INSTRUCTIONS FOR THE TASK |
Please return every line in the entries below with the word "https" in it.

=== Section Start ===

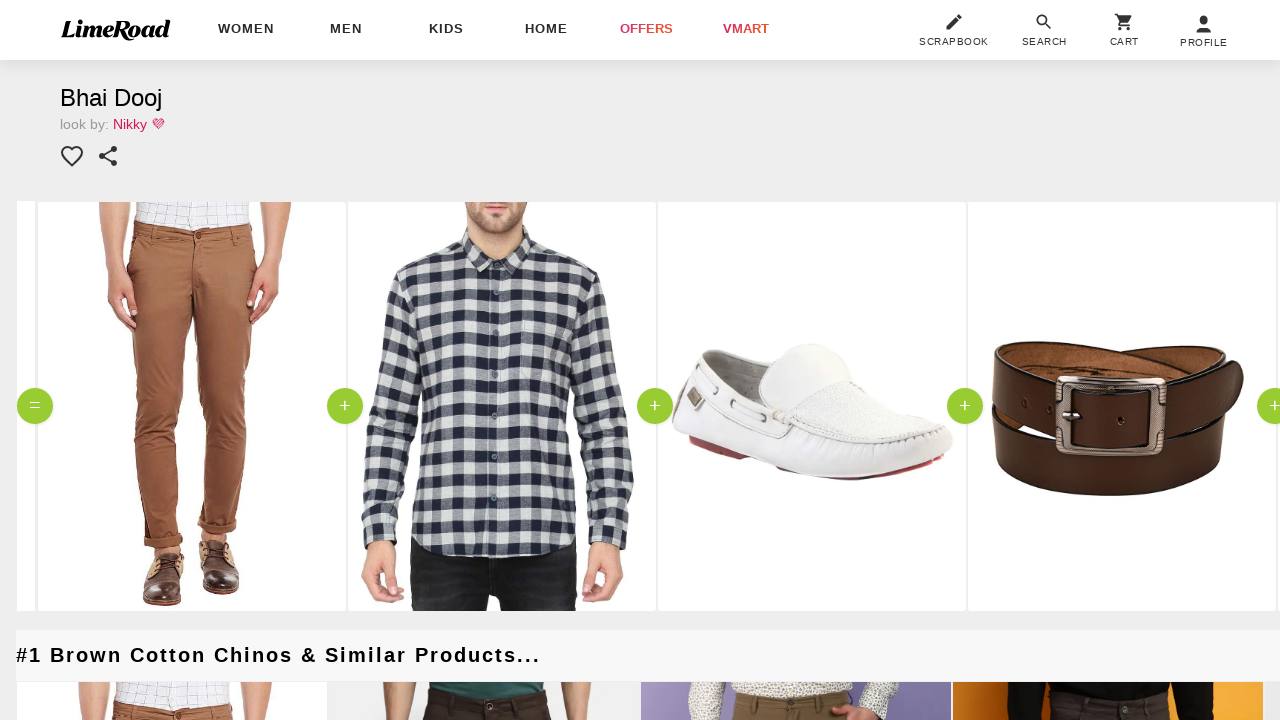

--- FILE ---
content_type: text/plain
request_url: https://api.ipify.org/
body_size: 25
content:
3.16.82.241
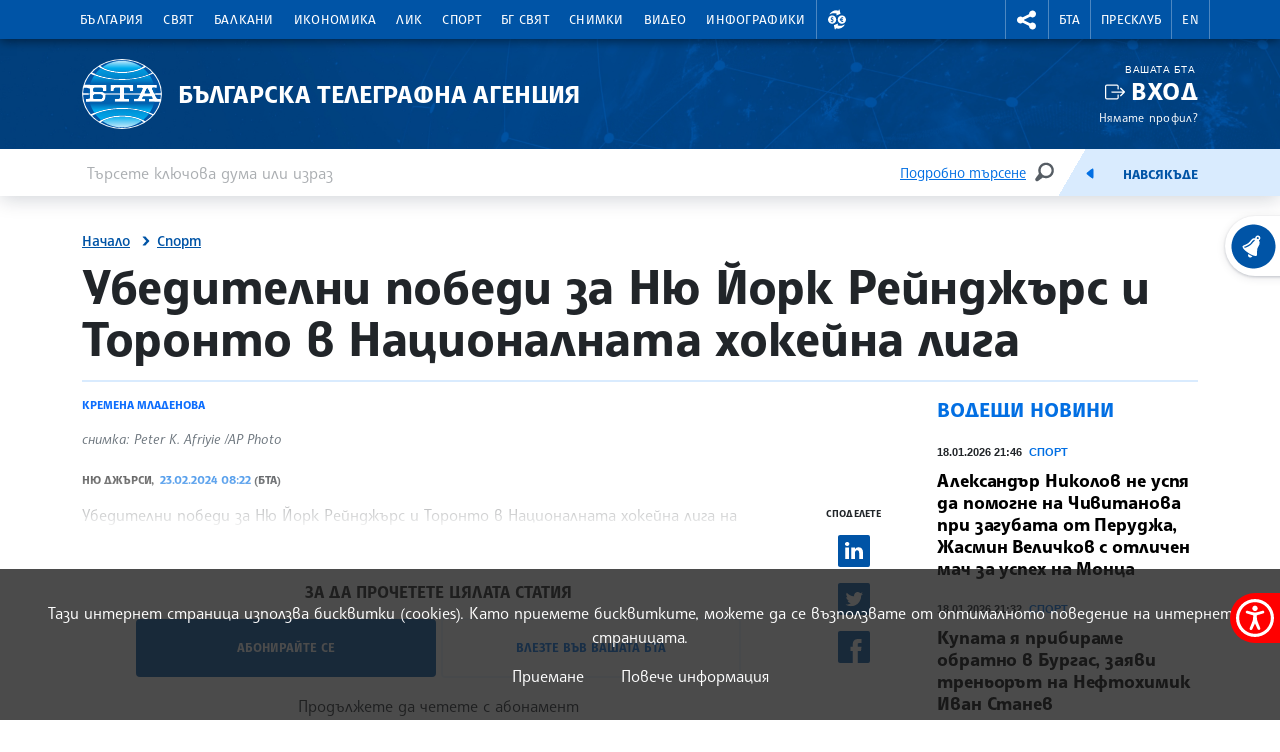

--- FILE ---
content_type: image/svg+xml
request_url: https://www.bta.bg/assets/images/svg/Soundcloud.svg
body_size: 4641
content:
<?xml version="1.0" encoding="UTF-8"?>
<svg width="40px" height="40px" viewBox="0 0 40 40" version="1.1" xmlns="http://www.w3.org/2000/svg" xmlns:xlink="http://www.w3.org/1999/xlink">
    <title>Icons / Social / Soundcloud</title>
    <g id="Icons-/-Social-/-Soundcloud" stroke="none" stroke-width="1" fill="none" fill-rule="evenodd">
        <rect id="Rectangle-Copy-9" x="0" y="0" width="40" height="40"></rect>
        <path d="M32,10.625 C32,8.96923437 30.6557656,7.625 29,7.625 L11,7.625 C9.34423437,7.625 8,8.96923437 8,10.625 L8,28.625 C8,30.2807656 9.34423437,31.625 11,31.625 L29,31.625 C30.6557656,31.625 32,30.2807656 32,28.625 L32,10.625 Z" id="background" fill="#000000"></path>
        <g id="54546-1717072325-sc-logo-cloud-black-7412d7" transform="translate(12, 16)" fill="#FFFFFF" fill-rule="nonzero">
            <path d="M15.9990588,4.92106371 C15.9317134,6.09251992 14.9314136,7.00386526 13.7309315,6.98749133 L8.27931788,6.98749133 C8.02963511,6.98521341 7.82812856,6.7873592 7.82697264,6.54334493 L7.82697264,0.806975227 C7.81886346,0.605485697 7.93841552,0.41987699 8.1278249,0.339891689 C8.1278249,0.339891689 8.62924533,2.49517223e-06 9.68542878,2.49517223e-06 C10.3306466,-0.000751312384 10.9640253,0.169305745 11.5182805,0.492110877 C12.3929183,0.994993247 13.0120058,1.83293571 13.2252436,2.80250624 C13.4133502,2.75050042 13.6079901,2.72453015 13.8034774,2.72535404 C14.3958675,2.72170921 14.9643308,2.95352533 15.3783659,3.36758463 C15.792401,3.78164394 16.016443,4.34237944 15.9990588,4.92106371 L15.9990588,4.92106371 Z M7.14632108,1.16979905 C7.15376574,1.10381683 7.12193661,1.03948693 7.06439301,1.00421412 C7.00684942,0.96894132 6.9337316,0.96894132 6.876188,1.00421412 C6.81864441,1.03948693 6.78681528,1.10381683 6.79425993,1.16979905 C6.64490066,3.09860384 6.52968064,4.90646735 6.79425993,6.82901656 C6.80415633,6.91672862 6.87999397,6.9831193 6.97029051,6.9831193 C7.06058705,6.9831193 7.13642469,6.91672862 7.14632108,6.82901656 C7.43010371,4.8897858 7.31061629,3.11528539 7.14632108,1.16979905 Z M6.04532985,1.83706124 C6.03517767,1.74492023 5.95559402,1.67507077 5.86076446,1.67507077 C5.76593489,1.67507077 5.68635124,1.74492023 5.67619906,1.83706124 C5.47883399,3.49615447 5.47883399,5.17200853 5.67619906,6.83110175 C5.69006029,6.91967233 5.76801269,6.98508721 5.8596976,6.98508721 C5.95138252,6.98508721 6.02933492,6.91967233 6.04319614,6.83110175 C6.26368115,5.17343909 6.2643983,3.49490326 6.04532985,1.83706124 L6.04532985,1.83706124 Z M4.9379375,1.6681605 C4.92797659,1.57934159 4.85120262,1.51208684 4.75977322,1.51208684 C4.66834382,1.51208684 4.59156985,1.57934159 4.58160894,1.6681605 C4.41304633,3.42806455 4.32769817,5.07119771 4.58160894,6.82693136 C4.58160894,6.92251591 4.66089816,7.0000025 4.75870637,7.0000025 C4.85651458,7.0000025 4.9358038,6.92251591 4.9358038,6.82693136 C5.19824938,5.04826057 5.11716863,3.45100168 4.9379375,1.6681605 Z M3.83694626,2.17069234 C3.83694626,2.07165293 3.75479117,1.99136563 3.65344772,1.99136563 C3.55210428,1.99136563 3.46994918,2.07165293 3.46994918,2.17069234 C3.26617376,3.71847794 3.26617376,5.28540135 3.46994918,6.83318695 C3.47997422,6.92311296 3.55768465,6.99123222 3.65024717,6.99123222 C3.74280969,6.99123222 3.82052011,6.92311296 3.83054515,6.83318695 C4.05137428,5.28665714 4.05352816,3.71779567 3.83694626,2.17069234 L3.83694626,2.17069234 Z M2.72528651,3.33631599 C2.72528651,3.2384282 2.64408671,3.15907447 2.54392167,3.15907447 C2.44375664,3.15907447 2.36255684,3.2384282 2.36255684,3.33631599 C2.10011125,4.53738795 2.22386608,5.6300298 2.37322536,6.84569811 C2.38654047,6.92773972 2.45892208,6.98814071 2.54392167,6.98814071 C2.62892126,6.98814071 2.70130288,6.92773972 2.71461799,6.84569811 C2.87891319,5.61334824 3.00480172,4.54572873 2.72528651,3.33631599 Z M1.62216157,3.15281889 C1.61194637,3.05956999 1.53142595,2.98885484 1.43546247,2.98885484 C1.339499,2.98885484 1.25897858,3.05956999 1.24876338,3.15281889 C1.01618965,4.37891318 1.09300299,5.45904386 1.25516449,6.68305295 C1.27223412,6.86863525 1.59442342,6.86655006 1.61576046,6.68305295 C1.79499159,5.44027711 1.87820604,4.39142434 1.62216157,3.15281889 Z M0.508368108,3.75335487 C0.498152909,3.66010597 0.417632487,3.58939081 0.321669013,3.58939081 C0.225705539,3.58939081 0.145185117,3.66010597 0.134969918,3.75335487 C-0.0784004768,4.57700664 -0.0122556545,5.2588652 0.149905845,6.08460217 C0.159737336,6.17120767 0.234638759,6.23673467 0.323802717,6.23673467 C0.412966675,6.23673467 0.487868098,6.17120767 0.497699589,6.08460217 C0.685465536,5.24218364 0.777214805,4.57492145 0.508368108,3.75335487 Z" id="Combined-Shape"></path>
        </g>
    </g>
</svg>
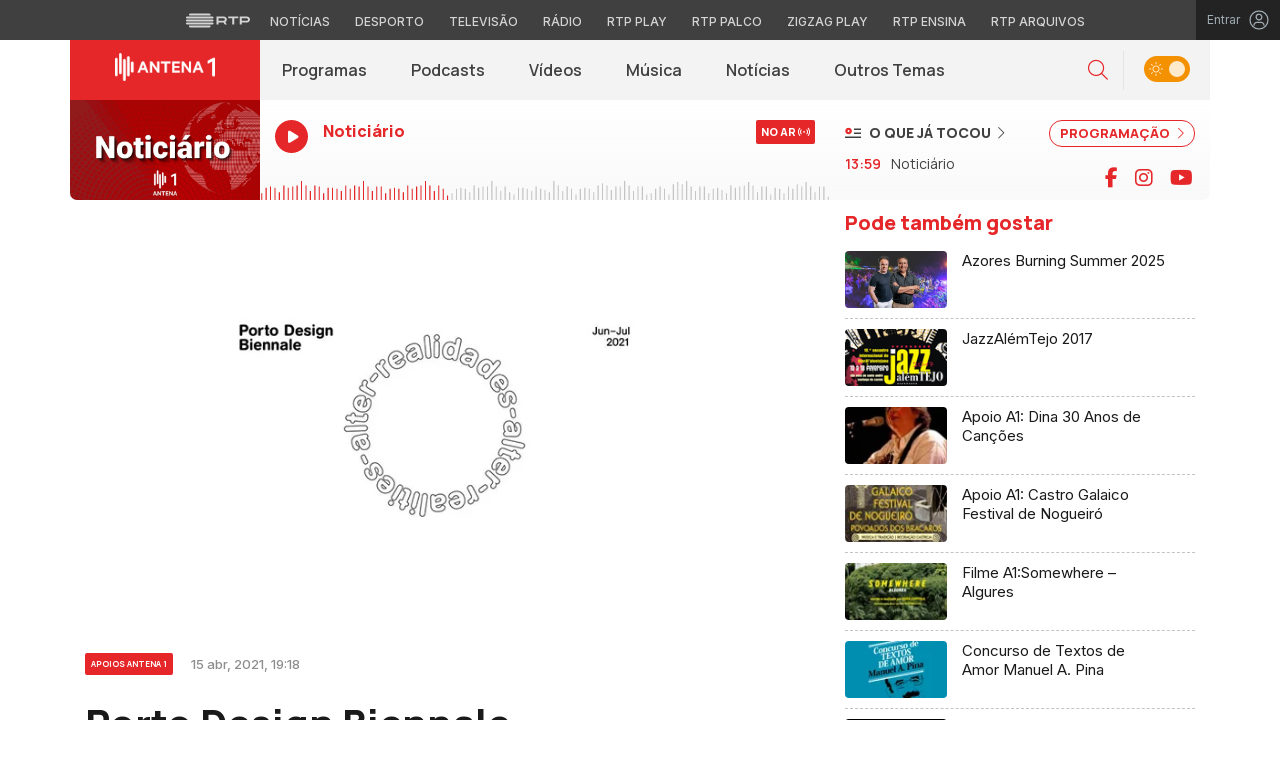

--- FILE ---
content_type: image/svg+xml
request_url: https://www.rtp.pt/common/img/assets/social-icon-instagram.svg
body_size: 1957
content:
<?xml version="1.0" encoding="UTF-8" standalone="no"?>
<svg width="23px" height="23px" viewBox="0 0 23 23" version="1.1" xmlns="http://www.w3.org/2000/svg" xmlns:xlink="http://www.w3.org/1999/xlink" xmlns:sketch="http://www.bohemiancoding.com/sketch/ns">
    <!-- Generator: Sketch 3.4.4 (17249) - http://www.bohemiancoding.com/sketch -->
    <title>social-icon-instagram</title>
    <desc>Created with Sketch.</desc>
    <defs></defs>
    <g id="Page-1" stroke="none" stroke-width="1" fill="none" fill-rule="evenodd" sketch:type="MSPage">
        <g id="Header-+-destaques-+-entret-+-play-etc-Copy" sketch:type="MSArtboardGroup" transform="translate(-338.000000, -4771.000000)" fill="#546E7A">
            <path d="M349.030303,4771 C345.985465,4771 343.385901,4772.07717 341.231534,4774.23153 C339.077167,4776.3859 338,4778.98546 338,4782.0303 C338,4785.07514 339.077167,4787.6747 341.231534,4789.82907 C343.385901,4791.98344 345.985465,4793.06061 349.030303,4793.06061 C352.075141,4793.06061 354.674705,4791.98344 356.829072,4789.82907 C358.983439,4787.6747 360.060606,4785.07514 360.060606,4782.0303 C360.060606,4778.98546 358.983439,4776.3859 356.829072,4774.23153 C354.674705,4772.07717 352.075141,4771 349.030303,4771 L349.030303,4771 Z M355.924242,4788.4072 C355.924242,4788.55082 355.873974,4788.6729 355.773436,4788.77344 C355.6729,4788.87397 355.550822,4788.92424 355.407197,4788.92424 L342.653409,4788.92424 C342.509783,4788.92424 342.387706,4788.87397 342.28717,4788.77344 C342.186631,4788.6729 342.136364,4788.55082 342.136364,4788.4072 L342.136364,4775.65341 C342.136364,4775.50978 342.186631,4775.38771 342.28717,4775.28717 C342.387706,4775.18663 342.509783,4775.13636 342.653409,4775.13636 L355.407197,4775.13636 C355.550822,4775.13636 355.6729,4775.18663 355.773436,4775.28717 C355.873974,4775.38771 355.924242,4775.50978 355.924242,4775.65341 L355.924242,4788.4072 Z M346.272727,4782.0303 C346.272727,4782.77715 346.545609,4783.42345 347.091382,4783.96922 C347.637156,4784.515 348.283455,4784.78788 349.030303,4784.78788 C349.777151,4784.78788 350.423449,4784.515 350.969223,4783.96922 C351.514997,4783.42345 351.787879,4782.77715 351.787879,4782.0303 C351.787879,4781.28345 351.514997,4780.63716 350.969223,4780.09138 C350.423449,4779.54561 349.777151,4779.27273 349.030303,4779.27273 C348.283455,4779.27273 347.637156,4779.54561 347.091382,4780.09138 C346.545609,4780.63716 346.272727,4781.28345 346.272727,4782.0303 L346.272727,4782.0303 Z M351.787879,4779.27273 L354.545454,4779.27273 L354.545454,4776.51515 L351.787879,4776.51515 L351.787879,4779.27273 Z M353.123579,4782.0303 C353.123579,4783.15057 352.721437,4784.11284 351.91714,4784.91714 C351.112843,4785.72144 350.150574,4786.12358 349.030303,4786.12358 C347.910032,4786.12358 346.947762,4785.72144 346.143466,4784.91714 C345.339169,4784.11284 344.937026,4783.15057 344.937026,4782.0303 C344.937026,4781.85795 344.965752,4781.62816 345.023201,4781.34091 L343.515151,4781.34091 L343.515151,4787.54545 L354.545454,4787.54545 L354.545454,4781.34091 L353.037405,4781.34091 C353.094854,4781.62816 353.123579,4781.85795 353.123579,4782.0303 L353.123579,4782.0303 Z" id="social-icon-instagram" sketch:type="MSShapeGroup"></path>
        </g>
    </g>
</svg>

=== Section End ===

TASK SOLUTION |
request_url: https://api.ipify.org/
request_url: https://www.bta.bg/assets/images/svg/Soundcloud.svg
request_url: https://www.rtp.pt/common/img/assets/social-icon-instagram.svg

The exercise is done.